Ship a documented Justfile / Makefile / Taskfile snippet that sequences go build -> zip -> manifest write, and let users copy it into their projects. The SDK provides only the spec and an example.

  • Pros: zero new code in the SDK; users see exactly what is happening.
  • Cons: every project re-implements (and slowly diverges from) the spec; manifest generation in shell is painful; no introspection of dag/task IDs without re-running the binary anyway, so the recipe ends up calling some helper, which is just Option A by another name.
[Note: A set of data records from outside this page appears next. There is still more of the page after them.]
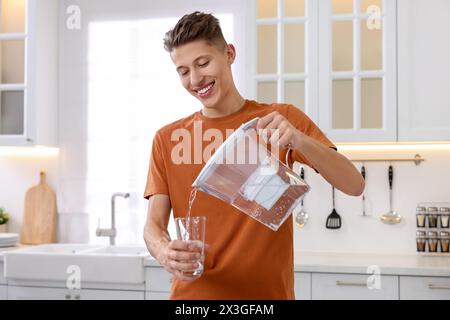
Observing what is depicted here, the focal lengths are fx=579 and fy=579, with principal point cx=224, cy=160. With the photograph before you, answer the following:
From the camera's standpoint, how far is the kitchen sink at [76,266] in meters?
2.74

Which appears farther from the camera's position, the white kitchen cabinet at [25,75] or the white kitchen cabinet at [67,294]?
the white kitchen cabinet at [25,75]

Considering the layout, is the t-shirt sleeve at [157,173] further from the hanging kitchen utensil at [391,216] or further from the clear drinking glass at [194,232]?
the hanging kitchen utensil at [391,216]

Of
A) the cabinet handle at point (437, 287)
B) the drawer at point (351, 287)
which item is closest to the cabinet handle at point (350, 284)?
the drawer at point (351, 287)

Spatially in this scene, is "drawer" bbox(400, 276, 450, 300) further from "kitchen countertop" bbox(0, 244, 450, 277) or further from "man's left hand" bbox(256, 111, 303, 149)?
"man's left hand" bbox(256, 111, 303, 149)

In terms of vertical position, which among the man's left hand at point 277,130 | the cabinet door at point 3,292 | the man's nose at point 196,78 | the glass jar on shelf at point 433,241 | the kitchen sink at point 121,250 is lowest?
the cabinet door at point 3,292

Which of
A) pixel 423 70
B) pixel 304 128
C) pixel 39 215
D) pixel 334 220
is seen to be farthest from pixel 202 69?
pixel 39 215

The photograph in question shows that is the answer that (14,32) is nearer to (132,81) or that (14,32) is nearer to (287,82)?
(132,81)

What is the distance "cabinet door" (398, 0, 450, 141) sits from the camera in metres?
2.77

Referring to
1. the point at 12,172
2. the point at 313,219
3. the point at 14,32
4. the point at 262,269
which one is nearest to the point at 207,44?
the point at 262,269

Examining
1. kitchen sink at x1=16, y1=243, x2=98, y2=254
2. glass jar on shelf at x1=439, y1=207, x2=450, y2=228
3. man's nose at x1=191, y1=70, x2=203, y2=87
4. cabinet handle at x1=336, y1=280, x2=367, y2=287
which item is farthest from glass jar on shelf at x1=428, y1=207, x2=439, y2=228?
man's nose at x1=191, y1=70, x2=203, y2=87

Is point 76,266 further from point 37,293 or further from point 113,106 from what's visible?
point 113,106

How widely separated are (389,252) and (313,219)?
435 millimetres

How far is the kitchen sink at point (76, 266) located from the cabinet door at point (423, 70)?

Cross-cutting sub-decisions

These apply to whichever top-level option is chosen:

  1. Manifest source of truth. Runtime introspection (D) is the only approach that cannot drift from RegisterDags. Everything else trades that guarantee for some other property (no binary needed, no extra flag, etc.).
  2. Source-file discovery. The spec requires the source file path to appear in the manifest's source field and the file itself to be present in the ZIP. The packer needs either (a) an explicit --source argument, (b) a convention (e.g. the main.go of the main package being built), or (c) a //go:embed-d copy inside the binary (Option C).
  3. SDK version reporting. The bundle binary should expose the SDK version it linked against. This can come from runtime/debug.ReadBuildInfo walking the deps for github.com/apache/airflow/go-sdk, or from a build-time -ldflags -X value the SDK documents.
  4. Reproducibility. The ZIP should be deterministic for a given set of inputs (sorted entries, fixed mtimes, no host-specific metadata) so two builds of the same bundle hash identically. This is independent of which option is picked but easiest to enforce inside SDK-owned code (A/B/C/D) than in a shell recipe (I).
  5. Executable bit. The spec says the archive entry SHOULD preserve the executable bit via the ZIP external-attributes field. The packer must set 0755 (or similar) on the executable entry; this is trivial in Go's archive/zip but easy to get wrong in shell.

Decision

Recorded in ADR 0002. Summary: deliver the packer via the Go 1.24 tool directive (Option H); implement it as a standalone binary at cmd/airflow-go-pack (Option A); populate the manifest by execing the bundle binary with the standardised --airflow-metadata introspection flag (Option D).

Consequences

Listing the options here, rather than only landing the chosen one, keeps the rejected alternatives discoverable for future SDKs (Rust, C++, Zig) which will face the same question, and documents why -toolexec and AST-only scanning were considered and dropped.